▸ TRY IT:
Complete, exact copies of all entries are needed.

▸ TASK INPUTS:
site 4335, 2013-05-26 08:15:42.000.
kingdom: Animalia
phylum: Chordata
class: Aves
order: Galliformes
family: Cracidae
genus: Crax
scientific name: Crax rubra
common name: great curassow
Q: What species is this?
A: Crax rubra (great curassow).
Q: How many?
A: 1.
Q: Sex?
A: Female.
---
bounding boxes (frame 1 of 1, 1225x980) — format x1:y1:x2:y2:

▸ RESPONSE TO THE TASK:
site 4335, 2013-05-26 08:15:42.000.
kingdom: Animalia
phylum: Chordata
class: Aves
order: Galliformes
family: Cracidae
genus: Crax
scientific name: Crax rubra
common name: great curassow
Q: What species is this?
A: Crax rubra (great curassow).
Q: How many?
A: 1.
Q: Sex?
A: Female.
---
bounding boxes (frame 1 of 1, 1225x980) — format x1:y1:x2:y2:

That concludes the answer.